Protocols of the Hackers of Zion? « LobeLog - 0 views

  • When Israeli Prime Minister Benjamin Netanyahu met with Google chairman Eric Schmidt on Tuesday afternoon, he boasted about Israel’s “robust hi-tech and cyber industries.” According to The Jerusalem Post, “Netanyahu also noted that ‘Israel was making great efforts to diversify the markets with which it is trading in the technological field.'” Just how diversified and developed Israeli hi-tech innovation has become was revealed the very next morning, when the Russian cyber-security firm Kaspersky Labs, which claims more than 400 million users internationally, announced that sophisticated spyware with the hallmarks of Israeli origin (although no country was explicitly identified) had targeted three European hotels that had been venues for negotiations over Iran’s nuclear program.
  • Wednesday’s Wall Street Journal, one of the first news sources to break the story, reported that Kaspersky itself had been hacked by malware whose code was remarkably similar to that of a virus attributed to Israel. Code-named “Duqu” because it used the letters DQ in the names of the files it created, the malware had first been detected in 2011. On Thursday, Symantec, another cyber-security firm, announced it too had discovered Duqu 2 on its global network, striking undisclosed telecommunication sites in Europe, North Africa, Hong Kong, and  Southeast Asia. It said that Duqu 2 is much more difficult to detect that its predecessor because it lives exclusively in the memory of the computers it infects, rather than writing files to a drive or disk. The original Duqu shared coding with — and was written on the same platform as — Stuxnet, the computer worm  that partially disabled enrichment centrifuges in Iranian nuclear power plants, according to a 2012 report in The New York Times. Intelligence and military experts said that Stuxnet was first tested at Dimona, a nuclear-reactor complex in the Negev desert that houses Israel’s own clandestine nuclear weapons program. While Stuxnet is widely believed to have been a joint Israeli-U.S. operation, Israel seems to have developed and implemented Duqu on its own.

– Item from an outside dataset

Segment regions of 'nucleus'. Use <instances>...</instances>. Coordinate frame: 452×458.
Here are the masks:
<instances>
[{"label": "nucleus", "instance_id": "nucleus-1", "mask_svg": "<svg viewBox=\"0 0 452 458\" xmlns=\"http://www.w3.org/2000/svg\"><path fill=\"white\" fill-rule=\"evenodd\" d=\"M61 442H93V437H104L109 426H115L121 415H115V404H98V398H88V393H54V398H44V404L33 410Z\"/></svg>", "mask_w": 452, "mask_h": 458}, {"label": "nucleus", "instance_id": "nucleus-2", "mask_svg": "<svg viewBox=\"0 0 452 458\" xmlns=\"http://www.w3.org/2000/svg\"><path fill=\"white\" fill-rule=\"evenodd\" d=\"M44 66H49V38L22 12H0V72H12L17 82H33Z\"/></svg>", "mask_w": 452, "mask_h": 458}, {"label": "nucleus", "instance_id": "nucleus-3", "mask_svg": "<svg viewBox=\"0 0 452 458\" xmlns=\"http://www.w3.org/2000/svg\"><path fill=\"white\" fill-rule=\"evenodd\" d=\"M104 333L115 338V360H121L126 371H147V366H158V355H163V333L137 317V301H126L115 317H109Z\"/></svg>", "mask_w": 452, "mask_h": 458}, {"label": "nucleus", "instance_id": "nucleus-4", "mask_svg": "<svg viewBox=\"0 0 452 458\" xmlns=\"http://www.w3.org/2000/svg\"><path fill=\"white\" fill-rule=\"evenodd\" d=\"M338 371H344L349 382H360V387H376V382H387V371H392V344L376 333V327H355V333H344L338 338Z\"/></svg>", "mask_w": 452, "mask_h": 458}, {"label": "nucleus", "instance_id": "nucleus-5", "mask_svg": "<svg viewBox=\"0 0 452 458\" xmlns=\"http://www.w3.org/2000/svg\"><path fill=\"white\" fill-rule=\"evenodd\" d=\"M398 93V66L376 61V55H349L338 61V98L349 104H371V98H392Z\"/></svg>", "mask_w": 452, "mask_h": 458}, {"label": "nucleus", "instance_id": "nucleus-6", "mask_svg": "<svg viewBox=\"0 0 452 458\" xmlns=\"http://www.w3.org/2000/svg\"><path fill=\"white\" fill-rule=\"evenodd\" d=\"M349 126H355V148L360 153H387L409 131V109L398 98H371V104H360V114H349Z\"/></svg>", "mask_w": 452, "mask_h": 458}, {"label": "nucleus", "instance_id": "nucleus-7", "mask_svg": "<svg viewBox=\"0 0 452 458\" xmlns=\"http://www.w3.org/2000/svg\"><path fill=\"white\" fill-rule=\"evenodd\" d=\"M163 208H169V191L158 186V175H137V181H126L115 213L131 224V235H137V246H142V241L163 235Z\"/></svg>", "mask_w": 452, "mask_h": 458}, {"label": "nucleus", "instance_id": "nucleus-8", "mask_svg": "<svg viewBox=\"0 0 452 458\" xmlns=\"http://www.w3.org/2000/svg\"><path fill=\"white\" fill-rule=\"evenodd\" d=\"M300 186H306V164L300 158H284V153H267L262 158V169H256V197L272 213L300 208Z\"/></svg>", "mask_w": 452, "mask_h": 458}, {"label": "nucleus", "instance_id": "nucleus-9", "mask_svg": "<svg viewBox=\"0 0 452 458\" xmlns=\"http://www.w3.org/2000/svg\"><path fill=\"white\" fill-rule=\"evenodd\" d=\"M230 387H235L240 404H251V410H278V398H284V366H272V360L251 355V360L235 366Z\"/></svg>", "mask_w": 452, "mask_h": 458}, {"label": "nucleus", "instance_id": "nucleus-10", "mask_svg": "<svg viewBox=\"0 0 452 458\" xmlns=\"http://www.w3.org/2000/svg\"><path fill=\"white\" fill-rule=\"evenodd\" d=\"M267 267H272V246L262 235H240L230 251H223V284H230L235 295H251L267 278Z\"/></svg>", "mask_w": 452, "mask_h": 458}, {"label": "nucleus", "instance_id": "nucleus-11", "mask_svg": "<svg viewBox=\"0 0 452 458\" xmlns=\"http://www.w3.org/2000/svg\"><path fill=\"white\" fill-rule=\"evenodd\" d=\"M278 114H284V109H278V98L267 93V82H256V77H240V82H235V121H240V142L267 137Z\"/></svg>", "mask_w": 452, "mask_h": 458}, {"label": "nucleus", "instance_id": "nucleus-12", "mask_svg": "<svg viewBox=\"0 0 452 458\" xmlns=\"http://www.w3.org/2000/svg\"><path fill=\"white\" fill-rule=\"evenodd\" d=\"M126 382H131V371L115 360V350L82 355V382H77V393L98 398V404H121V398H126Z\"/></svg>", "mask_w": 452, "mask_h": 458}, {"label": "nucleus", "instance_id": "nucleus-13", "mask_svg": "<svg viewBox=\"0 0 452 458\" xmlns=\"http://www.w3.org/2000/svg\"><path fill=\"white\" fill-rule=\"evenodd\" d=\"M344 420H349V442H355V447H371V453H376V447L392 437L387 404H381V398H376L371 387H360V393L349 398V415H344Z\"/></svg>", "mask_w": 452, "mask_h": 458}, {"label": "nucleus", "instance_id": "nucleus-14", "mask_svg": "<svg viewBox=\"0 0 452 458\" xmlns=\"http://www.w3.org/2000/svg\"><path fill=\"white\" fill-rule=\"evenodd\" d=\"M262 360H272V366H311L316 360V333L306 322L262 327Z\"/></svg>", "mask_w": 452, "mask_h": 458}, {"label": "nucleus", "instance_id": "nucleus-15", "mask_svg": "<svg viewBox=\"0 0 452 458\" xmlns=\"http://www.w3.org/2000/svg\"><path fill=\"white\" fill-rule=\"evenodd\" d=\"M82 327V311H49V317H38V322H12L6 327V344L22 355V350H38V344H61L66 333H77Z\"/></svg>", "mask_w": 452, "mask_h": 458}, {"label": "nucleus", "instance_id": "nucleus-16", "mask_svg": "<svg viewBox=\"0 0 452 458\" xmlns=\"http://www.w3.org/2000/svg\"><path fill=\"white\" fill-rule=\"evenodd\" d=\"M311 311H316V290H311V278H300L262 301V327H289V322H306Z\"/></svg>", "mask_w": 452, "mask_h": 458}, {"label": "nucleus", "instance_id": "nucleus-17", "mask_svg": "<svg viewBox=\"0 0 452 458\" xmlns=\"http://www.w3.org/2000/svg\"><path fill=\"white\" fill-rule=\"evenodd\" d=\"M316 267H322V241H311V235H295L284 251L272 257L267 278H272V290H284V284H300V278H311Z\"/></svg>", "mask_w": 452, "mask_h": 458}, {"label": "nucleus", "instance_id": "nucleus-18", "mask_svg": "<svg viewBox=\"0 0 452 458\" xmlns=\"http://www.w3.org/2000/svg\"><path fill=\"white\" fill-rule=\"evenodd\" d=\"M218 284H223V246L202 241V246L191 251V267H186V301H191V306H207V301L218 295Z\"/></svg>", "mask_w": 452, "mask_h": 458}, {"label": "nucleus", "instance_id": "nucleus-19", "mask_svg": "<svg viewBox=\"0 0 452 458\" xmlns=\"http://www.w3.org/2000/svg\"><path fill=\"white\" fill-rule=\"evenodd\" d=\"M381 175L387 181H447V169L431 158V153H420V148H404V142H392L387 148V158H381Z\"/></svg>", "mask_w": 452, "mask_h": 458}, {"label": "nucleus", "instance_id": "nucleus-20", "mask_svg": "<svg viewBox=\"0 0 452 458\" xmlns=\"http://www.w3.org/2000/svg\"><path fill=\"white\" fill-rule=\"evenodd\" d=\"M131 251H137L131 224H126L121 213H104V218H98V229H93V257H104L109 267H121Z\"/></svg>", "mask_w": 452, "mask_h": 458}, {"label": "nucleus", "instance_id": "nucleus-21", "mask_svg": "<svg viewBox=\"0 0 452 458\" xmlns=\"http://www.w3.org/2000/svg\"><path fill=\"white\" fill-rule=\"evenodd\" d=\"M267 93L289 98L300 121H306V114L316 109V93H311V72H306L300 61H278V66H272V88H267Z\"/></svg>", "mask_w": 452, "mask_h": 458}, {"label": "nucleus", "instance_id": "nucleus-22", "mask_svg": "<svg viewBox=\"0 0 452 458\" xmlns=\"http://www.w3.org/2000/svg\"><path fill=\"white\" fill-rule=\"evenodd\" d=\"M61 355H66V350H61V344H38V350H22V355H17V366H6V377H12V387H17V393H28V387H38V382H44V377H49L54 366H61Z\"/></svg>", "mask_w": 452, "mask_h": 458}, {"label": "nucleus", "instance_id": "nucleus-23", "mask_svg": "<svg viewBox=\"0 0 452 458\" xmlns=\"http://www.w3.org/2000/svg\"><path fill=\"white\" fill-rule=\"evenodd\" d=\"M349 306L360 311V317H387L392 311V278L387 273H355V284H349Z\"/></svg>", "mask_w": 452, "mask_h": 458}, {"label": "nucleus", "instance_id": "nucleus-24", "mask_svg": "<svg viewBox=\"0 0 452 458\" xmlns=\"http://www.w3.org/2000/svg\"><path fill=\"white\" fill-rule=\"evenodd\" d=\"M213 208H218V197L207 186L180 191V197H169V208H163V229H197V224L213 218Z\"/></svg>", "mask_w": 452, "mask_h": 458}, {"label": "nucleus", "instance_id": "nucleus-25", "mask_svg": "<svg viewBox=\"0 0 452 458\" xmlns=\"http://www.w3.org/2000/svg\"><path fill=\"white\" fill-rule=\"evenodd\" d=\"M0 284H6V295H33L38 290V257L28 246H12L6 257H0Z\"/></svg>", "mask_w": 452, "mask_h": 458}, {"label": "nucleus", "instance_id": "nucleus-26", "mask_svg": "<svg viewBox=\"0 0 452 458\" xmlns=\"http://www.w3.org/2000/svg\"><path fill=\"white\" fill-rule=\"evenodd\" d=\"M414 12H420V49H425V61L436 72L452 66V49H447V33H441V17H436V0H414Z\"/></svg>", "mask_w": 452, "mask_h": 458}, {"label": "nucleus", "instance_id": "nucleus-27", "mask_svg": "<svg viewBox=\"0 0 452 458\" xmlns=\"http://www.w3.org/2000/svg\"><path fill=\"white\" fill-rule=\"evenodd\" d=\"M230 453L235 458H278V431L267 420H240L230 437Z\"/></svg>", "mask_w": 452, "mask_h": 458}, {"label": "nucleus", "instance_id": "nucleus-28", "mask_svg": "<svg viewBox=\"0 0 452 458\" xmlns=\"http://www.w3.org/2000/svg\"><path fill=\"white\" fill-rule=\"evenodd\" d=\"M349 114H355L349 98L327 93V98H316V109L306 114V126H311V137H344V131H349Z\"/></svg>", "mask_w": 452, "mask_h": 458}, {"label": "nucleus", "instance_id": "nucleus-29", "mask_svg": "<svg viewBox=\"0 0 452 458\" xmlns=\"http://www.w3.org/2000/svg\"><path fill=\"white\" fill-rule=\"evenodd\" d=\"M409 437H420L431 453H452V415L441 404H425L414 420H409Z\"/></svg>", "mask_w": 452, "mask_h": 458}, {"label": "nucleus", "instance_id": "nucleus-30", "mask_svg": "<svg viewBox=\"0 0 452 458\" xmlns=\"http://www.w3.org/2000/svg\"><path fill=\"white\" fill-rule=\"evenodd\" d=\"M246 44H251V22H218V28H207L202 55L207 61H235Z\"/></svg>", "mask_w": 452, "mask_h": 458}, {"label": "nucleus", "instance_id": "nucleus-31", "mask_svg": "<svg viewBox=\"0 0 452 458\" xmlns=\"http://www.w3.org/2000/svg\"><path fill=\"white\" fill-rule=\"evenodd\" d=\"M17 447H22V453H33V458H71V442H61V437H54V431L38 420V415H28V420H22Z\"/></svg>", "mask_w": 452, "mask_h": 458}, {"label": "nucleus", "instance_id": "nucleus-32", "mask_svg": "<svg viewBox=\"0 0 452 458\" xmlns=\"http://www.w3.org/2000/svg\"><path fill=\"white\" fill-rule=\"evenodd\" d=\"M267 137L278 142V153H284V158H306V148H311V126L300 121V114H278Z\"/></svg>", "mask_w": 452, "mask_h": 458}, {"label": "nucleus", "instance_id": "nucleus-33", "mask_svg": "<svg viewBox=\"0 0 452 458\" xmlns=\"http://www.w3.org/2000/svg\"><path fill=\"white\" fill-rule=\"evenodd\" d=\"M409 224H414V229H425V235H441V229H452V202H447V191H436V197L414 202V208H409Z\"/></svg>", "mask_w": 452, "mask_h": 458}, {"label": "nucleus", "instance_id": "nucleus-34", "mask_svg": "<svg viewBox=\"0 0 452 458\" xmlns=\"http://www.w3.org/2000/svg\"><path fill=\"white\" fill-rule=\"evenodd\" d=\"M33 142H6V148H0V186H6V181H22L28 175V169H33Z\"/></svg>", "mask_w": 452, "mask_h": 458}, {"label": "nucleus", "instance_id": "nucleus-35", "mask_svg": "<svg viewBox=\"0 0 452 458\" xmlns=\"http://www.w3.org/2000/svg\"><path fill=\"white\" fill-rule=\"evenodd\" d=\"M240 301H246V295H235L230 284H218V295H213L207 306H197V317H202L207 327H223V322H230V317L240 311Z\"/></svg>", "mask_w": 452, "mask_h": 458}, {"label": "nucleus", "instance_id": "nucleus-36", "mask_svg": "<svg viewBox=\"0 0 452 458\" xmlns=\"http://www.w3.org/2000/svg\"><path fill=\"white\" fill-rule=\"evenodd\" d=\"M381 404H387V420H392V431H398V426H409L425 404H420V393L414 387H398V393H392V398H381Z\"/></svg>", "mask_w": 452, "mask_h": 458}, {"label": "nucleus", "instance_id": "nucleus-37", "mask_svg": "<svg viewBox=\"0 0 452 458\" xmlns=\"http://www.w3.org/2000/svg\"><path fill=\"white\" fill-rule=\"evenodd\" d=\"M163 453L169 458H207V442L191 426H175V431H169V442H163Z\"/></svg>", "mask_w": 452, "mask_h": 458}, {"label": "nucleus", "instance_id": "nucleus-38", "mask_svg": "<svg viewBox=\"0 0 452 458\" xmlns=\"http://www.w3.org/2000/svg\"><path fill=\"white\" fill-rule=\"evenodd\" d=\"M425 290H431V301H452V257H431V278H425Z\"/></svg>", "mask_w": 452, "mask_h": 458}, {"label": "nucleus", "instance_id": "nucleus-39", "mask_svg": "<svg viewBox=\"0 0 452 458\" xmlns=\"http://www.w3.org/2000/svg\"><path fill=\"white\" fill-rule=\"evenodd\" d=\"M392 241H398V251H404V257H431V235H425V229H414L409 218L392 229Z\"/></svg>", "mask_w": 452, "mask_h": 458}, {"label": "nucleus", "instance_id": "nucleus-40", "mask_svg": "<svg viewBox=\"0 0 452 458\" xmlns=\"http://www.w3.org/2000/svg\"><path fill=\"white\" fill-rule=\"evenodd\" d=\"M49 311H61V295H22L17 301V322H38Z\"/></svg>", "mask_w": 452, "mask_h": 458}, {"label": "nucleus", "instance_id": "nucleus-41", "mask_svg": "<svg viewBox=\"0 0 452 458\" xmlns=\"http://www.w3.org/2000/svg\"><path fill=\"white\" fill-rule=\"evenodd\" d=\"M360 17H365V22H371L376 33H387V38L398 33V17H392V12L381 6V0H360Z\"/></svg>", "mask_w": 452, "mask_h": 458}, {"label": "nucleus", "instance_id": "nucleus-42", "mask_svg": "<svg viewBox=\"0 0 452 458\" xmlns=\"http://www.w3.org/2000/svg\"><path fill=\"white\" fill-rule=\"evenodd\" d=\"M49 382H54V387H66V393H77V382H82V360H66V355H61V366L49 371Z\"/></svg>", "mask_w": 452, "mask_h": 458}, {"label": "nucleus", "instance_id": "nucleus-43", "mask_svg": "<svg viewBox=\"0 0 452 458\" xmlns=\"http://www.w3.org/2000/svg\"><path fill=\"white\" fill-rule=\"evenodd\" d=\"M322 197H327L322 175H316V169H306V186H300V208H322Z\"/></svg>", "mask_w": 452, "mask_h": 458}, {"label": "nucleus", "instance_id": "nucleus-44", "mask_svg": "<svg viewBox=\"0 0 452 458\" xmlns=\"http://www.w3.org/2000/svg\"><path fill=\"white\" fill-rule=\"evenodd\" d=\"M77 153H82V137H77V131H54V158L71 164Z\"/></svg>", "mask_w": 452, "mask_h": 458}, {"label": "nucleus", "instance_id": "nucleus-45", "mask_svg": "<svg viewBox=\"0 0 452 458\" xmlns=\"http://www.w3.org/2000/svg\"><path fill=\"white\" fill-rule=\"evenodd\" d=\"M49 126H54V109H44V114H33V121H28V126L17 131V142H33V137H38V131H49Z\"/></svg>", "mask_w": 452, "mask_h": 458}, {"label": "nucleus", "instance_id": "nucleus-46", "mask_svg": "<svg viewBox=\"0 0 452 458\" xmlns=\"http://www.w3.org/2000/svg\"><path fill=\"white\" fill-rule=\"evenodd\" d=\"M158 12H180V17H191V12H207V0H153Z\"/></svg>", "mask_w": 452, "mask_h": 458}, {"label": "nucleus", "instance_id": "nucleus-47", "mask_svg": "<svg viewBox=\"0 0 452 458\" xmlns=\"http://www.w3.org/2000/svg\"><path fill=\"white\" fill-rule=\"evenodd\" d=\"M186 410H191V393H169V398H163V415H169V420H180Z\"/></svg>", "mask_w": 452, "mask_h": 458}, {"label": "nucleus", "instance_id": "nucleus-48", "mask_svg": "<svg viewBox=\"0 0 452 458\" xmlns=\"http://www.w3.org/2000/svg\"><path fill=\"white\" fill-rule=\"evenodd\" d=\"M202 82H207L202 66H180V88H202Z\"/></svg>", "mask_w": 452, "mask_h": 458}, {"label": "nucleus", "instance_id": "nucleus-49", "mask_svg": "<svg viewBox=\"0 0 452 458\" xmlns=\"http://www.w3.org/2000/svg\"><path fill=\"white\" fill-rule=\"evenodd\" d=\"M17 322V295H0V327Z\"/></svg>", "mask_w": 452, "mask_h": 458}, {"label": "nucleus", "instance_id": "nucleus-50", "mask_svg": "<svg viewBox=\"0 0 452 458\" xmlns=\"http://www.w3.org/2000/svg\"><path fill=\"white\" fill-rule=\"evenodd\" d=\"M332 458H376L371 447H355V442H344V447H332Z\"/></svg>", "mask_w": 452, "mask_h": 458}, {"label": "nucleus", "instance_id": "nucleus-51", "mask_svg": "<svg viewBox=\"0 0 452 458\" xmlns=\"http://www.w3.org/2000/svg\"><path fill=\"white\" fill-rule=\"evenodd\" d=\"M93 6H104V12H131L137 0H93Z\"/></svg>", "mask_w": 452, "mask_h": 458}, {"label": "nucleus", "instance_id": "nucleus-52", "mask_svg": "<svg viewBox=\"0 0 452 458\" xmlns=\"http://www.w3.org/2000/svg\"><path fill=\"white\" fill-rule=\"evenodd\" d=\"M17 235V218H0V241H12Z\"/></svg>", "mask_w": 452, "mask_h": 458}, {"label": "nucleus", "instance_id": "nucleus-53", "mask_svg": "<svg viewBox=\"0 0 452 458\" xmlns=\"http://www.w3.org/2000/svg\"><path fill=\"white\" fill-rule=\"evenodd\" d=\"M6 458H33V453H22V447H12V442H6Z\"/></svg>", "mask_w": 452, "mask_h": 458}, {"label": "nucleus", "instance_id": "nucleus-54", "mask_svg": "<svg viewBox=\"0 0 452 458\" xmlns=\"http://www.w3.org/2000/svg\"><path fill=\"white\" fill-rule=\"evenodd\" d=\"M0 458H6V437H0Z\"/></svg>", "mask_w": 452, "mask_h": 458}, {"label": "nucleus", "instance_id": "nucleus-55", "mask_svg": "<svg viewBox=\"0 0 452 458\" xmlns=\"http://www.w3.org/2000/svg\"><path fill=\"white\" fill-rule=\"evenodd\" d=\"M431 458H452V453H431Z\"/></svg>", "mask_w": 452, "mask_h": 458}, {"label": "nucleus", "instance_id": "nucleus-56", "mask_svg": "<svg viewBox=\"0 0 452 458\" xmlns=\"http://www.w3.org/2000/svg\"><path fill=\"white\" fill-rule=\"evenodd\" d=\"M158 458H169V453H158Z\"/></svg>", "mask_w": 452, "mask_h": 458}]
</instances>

  • Coding of the spyware that targeted two Swiss hotels and one in Vienna—both sites where talks were held between the P5+1 and Iran—so closely resembled that of Duqu that Kaspersky has dubbed it “Duqu 2.” A Kaspersky report contends that the new and improved Duqu would have been almost impossible to create without access to the original Duqu code. Duqu 2’s one hundred “modules” enabled the cyber attackers to commandeer infected computers, compress video feeds  (including those from hotel surveillance cameras), monitor and disrupt telephone service and Wi-Fi, and steal electronic files. The hackers’ penetration of computers used by the front desk would have allowed them to determine the room numbers of negotiators and delegation members. Duqu 2 also gave the hackers the ability to operate two-way microphones in the hotels’ elevators and control their alarm systems.